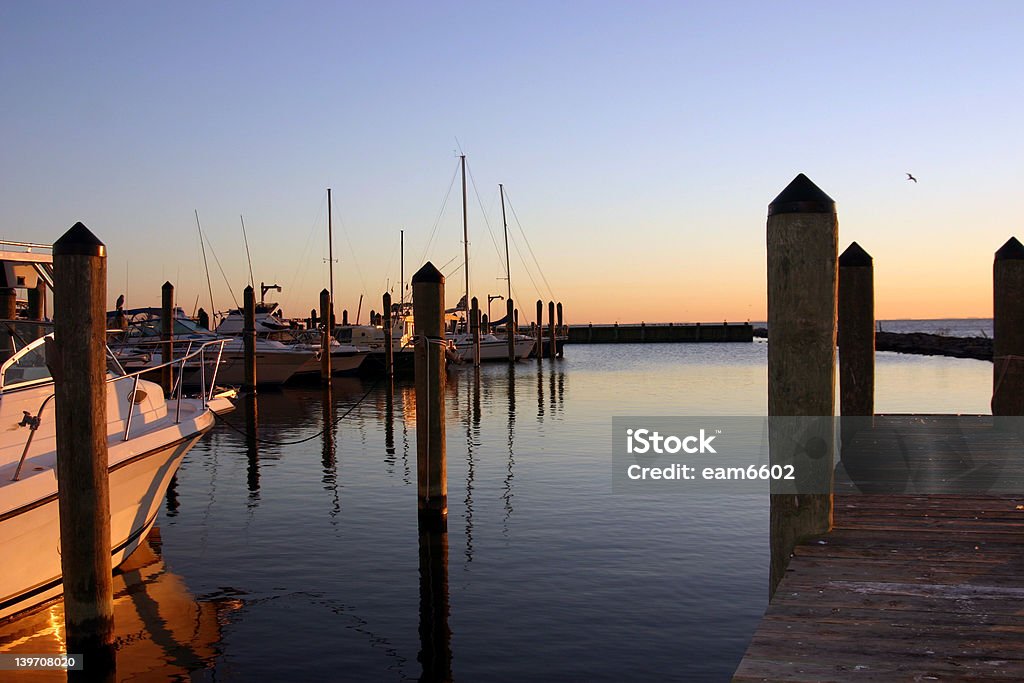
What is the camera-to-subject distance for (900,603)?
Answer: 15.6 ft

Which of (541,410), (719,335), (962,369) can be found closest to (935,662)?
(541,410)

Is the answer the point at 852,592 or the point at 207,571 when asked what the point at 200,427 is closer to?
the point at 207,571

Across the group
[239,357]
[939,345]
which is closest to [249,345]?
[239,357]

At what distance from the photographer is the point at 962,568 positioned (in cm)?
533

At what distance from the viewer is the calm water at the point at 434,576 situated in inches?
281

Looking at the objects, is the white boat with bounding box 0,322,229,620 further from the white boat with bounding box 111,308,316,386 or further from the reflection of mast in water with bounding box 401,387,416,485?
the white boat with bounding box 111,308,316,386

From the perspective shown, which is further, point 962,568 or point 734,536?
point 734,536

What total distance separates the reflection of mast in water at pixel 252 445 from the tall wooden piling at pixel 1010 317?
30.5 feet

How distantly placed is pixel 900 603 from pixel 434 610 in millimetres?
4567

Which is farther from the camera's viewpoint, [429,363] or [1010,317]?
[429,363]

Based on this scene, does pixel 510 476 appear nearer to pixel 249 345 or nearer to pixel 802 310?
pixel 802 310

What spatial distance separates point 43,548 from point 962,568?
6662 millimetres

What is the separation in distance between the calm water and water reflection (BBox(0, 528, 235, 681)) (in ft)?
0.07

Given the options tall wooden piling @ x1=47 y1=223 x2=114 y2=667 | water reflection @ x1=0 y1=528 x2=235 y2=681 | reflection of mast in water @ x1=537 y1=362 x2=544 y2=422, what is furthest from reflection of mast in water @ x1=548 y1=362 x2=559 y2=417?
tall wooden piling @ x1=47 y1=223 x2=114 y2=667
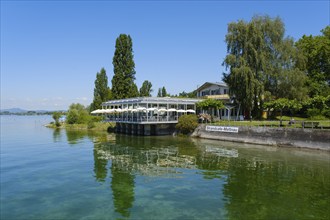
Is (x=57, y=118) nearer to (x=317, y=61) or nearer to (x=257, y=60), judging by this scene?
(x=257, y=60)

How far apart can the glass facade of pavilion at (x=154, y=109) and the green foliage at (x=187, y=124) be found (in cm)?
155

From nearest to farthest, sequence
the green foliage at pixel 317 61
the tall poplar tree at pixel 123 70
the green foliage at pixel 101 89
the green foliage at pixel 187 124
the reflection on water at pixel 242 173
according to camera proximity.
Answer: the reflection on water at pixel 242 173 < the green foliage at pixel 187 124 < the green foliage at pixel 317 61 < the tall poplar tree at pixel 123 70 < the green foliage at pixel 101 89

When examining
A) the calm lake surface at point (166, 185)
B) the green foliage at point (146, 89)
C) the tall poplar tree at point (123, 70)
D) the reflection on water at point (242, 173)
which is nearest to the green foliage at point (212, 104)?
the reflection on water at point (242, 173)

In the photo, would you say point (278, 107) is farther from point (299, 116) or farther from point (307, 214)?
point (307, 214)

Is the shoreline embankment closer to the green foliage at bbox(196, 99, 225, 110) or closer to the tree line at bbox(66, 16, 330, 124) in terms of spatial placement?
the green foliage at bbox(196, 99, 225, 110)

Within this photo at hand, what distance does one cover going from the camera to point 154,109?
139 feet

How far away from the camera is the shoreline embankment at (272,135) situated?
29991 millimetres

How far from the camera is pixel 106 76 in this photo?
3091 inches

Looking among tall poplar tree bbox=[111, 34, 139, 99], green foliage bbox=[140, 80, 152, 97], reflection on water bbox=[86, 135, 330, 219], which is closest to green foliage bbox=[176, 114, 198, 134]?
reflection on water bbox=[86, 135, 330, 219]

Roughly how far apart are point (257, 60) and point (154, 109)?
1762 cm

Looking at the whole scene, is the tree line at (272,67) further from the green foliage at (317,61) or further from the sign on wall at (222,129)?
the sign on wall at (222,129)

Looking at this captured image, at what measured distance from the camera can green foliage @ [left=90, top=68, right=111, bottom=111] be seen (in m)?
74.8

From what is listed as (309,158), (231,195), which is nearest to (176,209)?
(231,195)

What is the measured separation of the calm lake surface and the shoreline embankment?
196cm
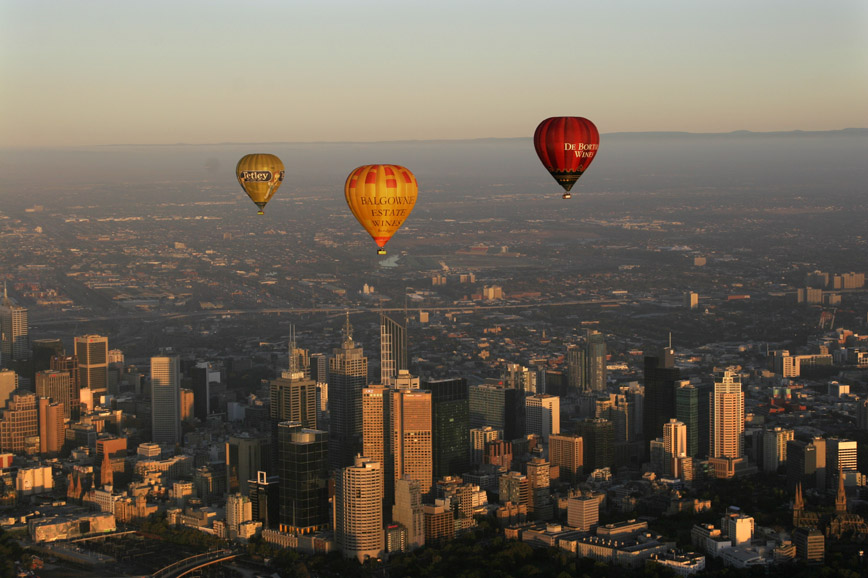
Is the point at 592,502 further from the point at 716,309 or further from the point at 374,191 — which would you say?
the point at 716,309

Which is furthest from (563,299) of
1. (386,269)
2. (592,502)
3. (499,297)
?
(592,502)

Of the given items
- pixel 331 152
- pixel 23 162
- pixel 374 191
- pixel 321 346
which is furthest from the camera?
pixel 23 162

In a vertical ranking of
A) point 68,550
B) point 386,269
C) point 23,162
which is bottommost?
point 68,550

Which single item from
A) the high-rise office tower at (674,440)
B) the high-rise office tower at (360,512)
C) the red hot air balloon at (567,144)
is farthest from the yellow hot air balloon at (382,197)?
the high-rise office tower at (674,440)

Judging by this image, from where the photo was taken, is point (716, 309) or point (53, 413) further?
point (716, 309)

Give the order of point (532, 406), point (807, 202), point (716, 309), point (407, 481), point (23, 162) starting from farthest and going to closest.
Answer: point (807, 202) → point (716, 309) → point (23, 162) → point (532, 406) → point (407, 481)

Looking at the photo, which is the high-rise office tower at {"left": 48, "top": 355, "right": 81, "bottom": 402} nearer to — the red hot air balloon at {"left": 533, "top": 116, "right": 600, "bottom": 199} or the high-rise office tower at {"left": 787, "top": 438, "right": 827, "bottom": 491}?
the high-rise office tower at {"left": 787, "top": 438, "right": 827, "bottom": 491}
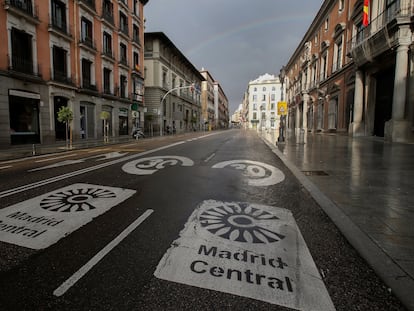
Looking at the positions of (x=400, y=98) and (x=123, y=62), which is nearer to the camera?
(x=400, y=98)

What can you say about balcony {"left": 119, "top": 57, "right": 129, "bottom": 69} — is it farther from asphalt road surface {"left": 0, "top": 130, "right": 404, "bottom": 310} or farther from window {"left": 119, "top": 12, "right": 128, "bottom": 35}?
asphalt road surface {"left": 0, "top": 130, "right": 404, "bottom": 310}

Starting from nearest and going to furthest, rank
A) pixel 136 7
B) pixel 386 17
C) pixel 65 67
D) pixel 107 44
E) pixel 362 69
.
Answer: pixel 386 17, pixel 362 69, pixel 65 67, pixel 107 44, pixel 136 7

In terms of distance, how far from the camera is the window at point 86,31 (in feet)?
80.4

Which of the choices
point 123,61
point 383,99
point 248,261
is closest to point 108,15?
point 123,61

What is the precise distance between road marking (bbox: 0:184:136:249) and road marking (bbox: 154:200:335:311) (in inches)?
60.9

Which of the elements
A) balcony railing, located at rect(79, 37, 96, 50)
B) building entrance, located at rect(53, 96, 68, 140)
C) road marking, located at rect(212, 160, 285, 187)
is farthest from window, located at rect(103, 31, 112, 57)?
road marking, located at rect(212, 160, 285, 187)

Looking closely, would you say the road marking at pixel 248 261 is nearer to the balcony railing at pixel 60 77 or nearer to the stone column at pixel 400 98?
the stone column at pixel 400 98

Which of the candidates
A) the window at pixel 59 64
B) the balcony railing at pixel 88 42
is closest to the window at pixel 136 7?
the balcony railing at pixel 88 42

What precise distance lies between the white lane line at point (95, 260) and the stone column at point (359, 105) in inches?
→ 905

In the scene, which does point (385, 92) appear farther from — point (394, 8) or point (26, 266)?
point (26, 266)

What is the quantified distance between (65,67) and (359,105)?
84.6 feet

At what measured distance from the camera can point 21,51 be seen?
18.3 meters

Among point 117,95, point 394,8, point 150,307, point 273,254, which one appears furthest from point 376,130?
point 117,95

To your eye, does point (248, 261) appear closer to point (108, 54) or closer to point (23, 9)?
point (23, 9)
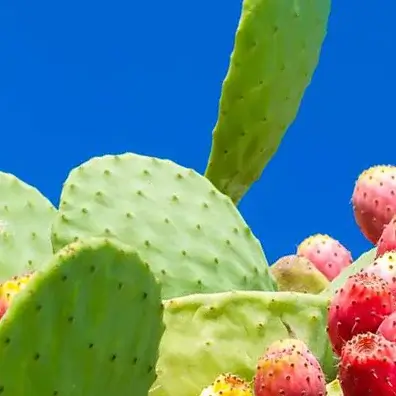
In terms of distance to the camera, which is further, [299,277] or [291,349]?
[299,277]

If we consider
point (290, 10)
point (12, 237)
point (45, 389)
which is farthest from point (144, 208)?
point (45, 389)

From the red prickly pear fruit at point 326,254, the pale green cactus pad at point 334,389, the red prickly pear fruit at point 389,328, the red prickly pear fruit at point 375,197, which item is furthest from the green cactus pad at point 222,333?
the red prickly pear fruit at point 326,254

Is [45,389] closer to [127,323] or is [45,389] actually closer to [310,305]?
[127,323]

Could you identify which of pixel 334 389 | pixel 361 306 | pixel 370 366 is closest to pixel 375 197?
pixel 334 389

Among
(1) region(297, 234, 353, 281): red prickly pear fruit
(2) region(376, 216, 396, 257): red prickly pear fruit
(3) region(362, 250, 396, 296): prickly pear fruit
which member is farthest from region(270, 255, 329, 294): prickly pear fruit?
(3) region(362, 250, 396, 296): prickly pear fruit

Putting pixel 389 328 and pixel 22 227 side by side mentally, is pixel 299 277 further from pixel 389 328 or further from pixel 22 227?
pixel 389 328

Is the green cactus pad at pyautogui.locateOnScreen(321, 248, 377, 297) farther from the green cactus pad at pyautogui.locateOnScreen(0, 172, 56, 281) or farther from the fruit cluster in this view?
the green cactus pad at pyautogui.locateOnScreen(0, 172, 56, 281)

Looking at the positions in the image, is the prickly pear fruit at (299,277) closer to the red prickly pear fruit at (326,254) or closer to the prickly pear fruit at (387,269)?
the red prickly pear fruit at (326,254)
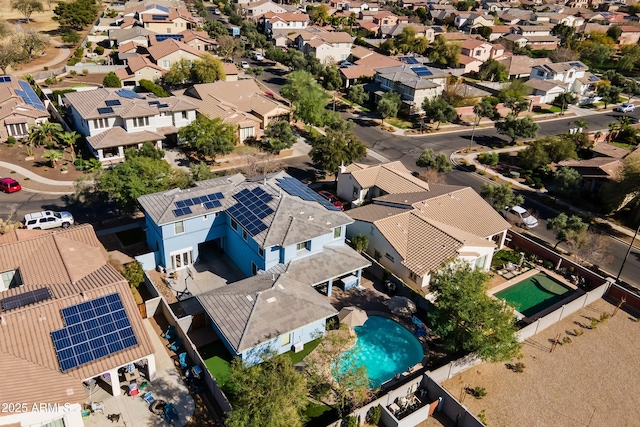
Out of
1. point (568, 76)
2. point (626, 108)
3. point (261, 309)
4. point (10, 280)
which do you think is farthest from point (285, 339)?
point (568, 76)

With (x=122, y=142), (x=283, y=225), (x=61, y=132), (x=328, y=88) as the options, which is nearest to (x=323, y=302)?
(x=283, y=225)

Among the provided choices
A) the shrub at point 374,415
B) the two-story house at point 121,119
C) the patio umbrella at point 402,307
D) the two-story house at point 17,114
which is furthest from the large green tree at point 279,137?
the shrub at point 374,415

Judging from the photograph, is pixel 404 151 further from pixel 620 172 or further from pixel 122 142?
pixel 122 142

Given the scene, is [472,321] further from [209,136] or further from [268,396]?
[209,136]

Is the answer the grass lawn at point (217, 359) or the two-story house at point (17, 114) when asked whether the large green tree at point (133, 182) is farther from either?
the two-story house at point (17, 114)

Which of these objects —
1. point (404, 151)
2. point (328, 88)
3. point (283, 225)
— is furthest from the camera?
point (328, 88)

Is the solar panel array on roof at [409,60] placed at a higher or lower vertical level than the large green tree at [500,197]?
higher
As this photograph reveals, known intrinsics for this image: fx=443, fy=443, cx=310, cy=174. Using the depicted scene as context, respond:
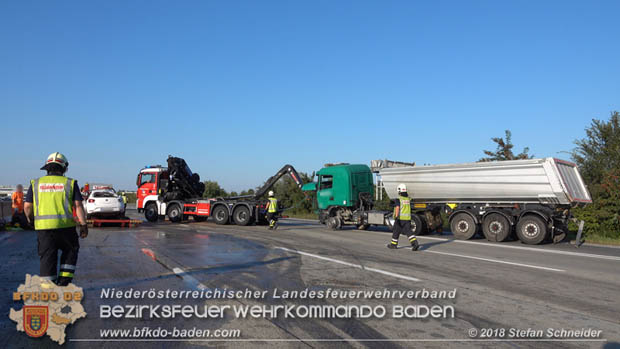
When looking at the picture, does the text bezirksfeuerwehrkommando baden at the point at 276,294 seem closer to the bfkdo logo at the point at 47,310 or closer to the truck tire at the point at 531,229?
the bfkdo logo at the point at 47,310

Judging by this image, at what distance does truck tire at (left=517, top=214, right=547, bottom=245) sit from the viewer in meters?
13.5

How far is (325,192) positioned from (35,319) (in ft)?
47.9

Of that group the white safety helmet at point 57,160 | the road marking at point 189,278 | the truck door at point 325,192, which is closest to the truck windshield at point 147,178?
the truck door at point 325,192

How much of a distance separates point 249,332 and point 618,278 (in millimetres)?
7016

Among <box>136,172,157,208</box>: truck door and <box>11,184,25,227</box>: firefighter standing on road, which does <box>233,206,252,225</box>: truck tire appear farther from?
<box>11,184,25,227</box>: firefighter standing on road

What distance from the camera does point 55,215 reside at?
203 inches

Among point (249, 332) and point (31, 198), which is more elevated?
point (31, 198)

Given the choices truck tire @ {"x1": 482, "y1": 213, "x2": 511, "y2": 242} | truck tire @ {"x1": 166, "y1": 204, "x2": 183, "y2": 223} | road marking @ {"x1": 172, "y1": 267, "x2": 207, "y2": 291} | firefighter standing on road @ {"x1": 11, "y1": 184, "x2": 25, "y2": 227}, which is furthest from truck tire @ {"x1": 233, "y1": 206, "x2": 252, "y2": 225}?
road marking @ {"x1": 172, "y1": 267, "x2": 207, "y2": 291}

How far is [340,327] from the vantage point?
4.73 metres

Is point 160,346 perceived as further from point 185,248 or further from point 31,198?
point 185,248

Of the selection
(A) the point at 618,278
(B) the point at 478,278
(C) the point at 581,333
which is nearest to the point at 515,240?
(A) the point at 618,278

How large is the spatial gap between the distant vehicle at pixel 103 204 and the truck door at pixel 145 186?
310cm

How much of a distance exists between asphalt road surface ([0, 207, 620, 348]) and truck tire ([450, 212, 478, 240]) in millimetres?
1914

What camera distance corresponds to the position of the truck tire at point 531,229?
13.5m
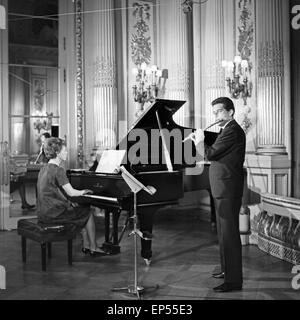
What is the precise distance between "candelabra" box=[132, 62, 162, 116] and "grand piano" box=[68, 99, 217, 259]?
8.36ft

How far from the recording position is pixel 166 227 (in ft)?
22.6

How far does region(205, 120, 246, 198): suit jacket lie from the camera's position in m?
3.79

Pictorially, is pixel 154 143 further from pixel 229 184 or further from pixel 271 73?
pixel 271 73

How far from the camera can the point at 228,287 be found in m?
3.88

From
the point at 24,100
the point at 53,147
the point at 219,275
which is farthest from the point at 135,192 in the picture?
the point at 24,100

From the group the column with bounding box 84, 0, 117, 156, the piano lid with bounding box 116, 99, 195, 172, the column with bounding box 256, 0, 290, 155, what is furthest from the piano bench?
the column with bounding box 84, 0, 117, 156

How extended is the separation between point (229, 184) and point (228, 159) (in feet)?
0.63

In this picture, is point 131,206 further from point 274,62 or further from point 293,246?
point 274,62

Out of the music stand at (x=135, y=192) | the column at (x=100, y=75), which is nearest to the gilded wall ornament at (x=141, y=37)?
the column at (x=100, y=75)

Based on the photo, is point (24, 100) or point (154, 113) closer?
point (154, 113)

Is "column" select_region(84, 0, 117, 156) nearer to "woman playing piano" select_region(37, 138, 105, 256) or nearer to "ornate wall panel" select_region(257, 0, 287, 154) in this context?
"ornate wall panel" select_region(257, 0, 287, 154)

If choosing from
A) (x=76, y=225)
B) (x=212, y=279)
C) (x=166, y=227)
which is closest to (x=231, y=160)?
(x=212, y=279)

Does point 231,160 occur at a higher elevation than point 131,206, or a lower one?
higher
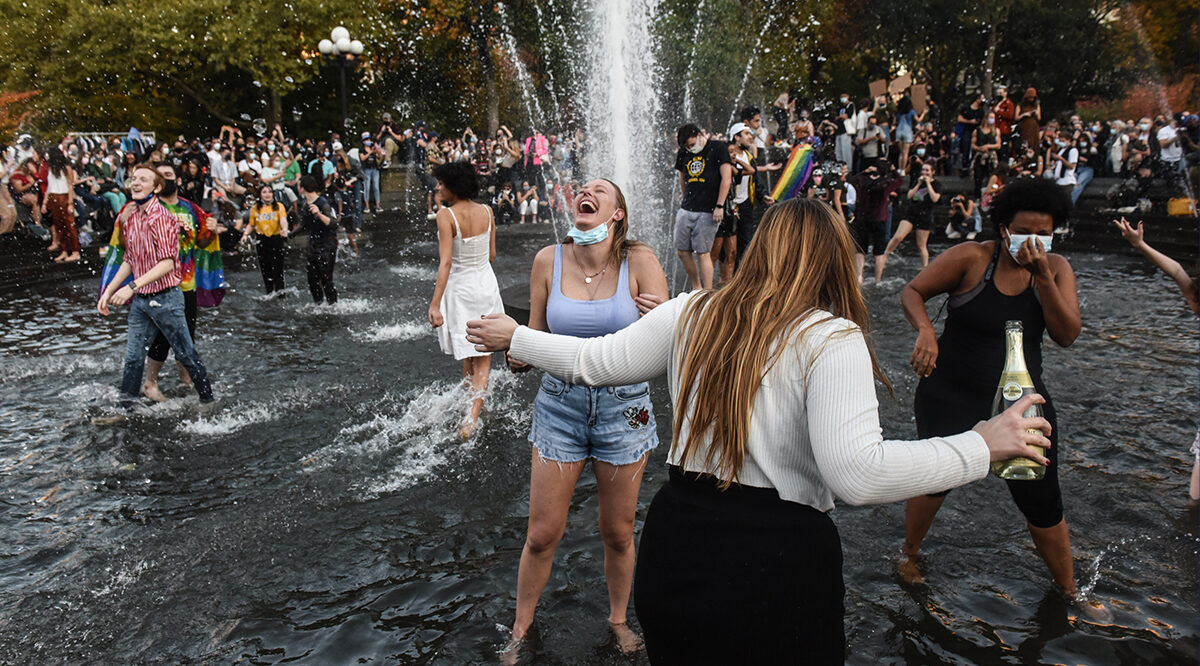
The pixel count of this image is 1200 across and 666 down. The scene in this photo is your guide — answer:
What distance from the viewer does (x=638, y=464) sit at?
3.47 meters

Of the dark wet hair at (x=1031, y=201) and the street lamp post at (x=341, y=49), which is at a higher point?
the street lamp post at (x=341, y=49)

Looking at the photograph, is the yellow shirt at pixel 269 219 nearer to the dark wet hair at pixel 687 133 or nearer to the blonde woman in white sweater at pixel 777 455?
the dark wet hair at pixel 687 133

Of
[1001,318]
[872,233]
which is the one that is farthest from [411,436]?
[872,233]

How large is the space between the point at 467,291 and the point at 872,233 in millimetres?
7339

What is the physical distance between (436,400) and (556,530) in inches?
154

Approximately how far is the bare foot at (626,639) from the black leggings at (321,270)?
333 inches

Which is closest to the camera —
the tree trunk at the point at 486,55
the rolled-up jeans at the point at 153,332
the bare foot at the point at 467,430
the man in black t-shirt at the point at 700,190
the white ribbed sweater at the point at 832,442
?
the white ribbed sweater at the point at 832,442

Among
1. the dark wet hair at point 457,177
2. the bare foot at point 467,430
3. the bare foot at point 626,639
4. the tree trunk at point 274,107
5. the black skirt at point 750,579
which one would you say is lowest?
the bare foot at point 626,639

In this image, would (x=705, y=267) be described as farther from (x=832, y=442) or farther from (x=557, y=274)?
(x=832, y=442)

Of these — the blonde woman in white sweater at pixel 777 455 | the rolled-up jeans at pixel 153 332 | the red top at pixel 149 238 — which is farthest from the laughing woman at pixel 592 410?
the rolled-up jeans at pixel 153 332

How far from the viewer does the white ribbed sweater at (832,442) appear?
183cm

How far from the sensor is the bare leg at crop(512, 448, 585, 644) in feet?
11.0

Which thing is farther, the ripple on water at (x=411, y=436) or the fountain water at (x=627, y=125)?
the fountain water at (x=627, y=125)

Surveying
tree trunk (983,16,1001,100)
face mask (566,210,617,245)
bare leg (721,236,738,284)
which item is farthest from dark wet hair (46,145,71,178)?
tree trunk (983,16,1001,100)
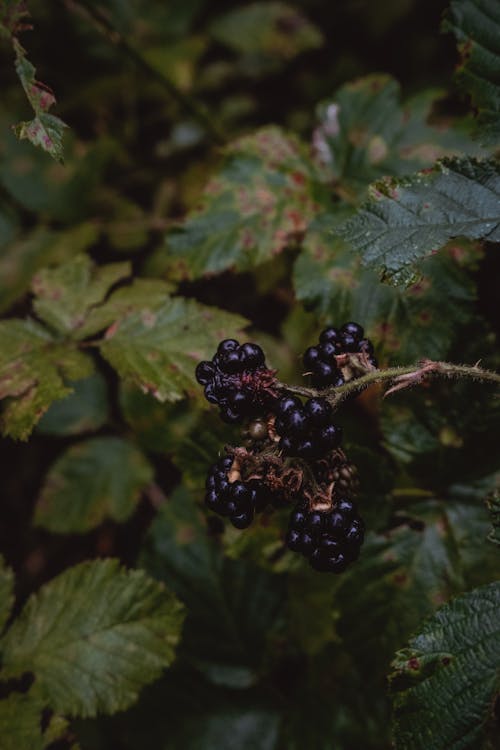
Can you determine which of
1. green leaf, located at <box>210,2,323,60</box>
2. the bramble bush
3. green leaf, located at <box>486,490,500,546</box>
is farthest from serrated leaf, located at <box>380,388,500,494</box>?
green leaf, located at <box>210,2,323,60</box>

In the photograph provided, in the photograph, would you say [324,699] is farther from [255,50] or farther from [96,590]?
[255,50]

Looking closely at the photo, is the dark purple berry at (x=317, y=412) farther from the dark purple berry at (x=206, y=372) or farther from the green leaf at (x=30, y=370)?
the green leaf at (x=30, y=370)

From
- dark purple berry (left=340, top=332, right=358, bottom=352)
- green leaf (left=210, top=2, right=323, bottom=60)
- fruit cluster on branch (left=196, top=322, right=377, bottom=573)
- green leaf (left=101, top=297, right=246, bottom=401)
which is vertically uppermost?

*SHORT TASK*.
Beginning with the line that holds "In this image, would", extract every line to the end of the material, exactly as it stands, and drop the pictures.

*RESPONSE TO THE TASK*.
In this image, would (x=705, y=267) be described as farther from (x=832, y=442) or farther from (x=557, y=274)?
(x=832, y=442)

Of these — the blonde woman in white sweater at pixel 777 455 | the rolled-up jeans at pixel 153 332 | the red top at pixel 149 238 — which is farthest from the laughing woman at pixel 592 410?
the rolled-up jeans at pixel 153 332

How far from the viewer does the white ribbed sweater at (832,442) appear?
183cm

How far from the sensor is the bare leg at crop(512, 448, 585, 644) in feet?
11.0

Which thing is farther, the ripple on water at (x=411, y=436) or the fountain water at (x=627, y=125)?
the fountain water at (x=627, y=125)

Surveying
tree trunk (983,16,1001,100)
face mask (566,210,617,245)
bare leg (721,236,738,284)
which item is farthest from dark wet hair (46,145,71,178)?
tree trunk (983,16,1001,100)
Can you determine which of
1. green leaf, located at <box>210,2,323,60</box>
2. the bramble bush
3. green leaf, located at <box>486,490,500,546</box>
is farthest from serrated leaf, located at <box>380,388,500,494</box>?
green leaf, located at <box>210,2,323,60</box>

In the photograph provided, in the photograph, would you say [324,699] is farther from [255,50] or farther from [96,590]?
[255,50]

Looking closely at the photo, is the dark purple berry at (x=317, y=412) farther from the dark purple berry at (x=206, y=372) or farther from the green leaf at (x=30, y=370)?
the green leaf at (x=30, y=370)

From
- dark purple berry (left=340, top=332, right=358, bottom=352)
- green leaf (left=210, top=2, right=323, bottom=60)
- fruit cluster on branch (left=196, top=322, right=377, bottom=573)
- green leaf (left=101, top=297, right=246, bottom=401)
which is vertically uppermost?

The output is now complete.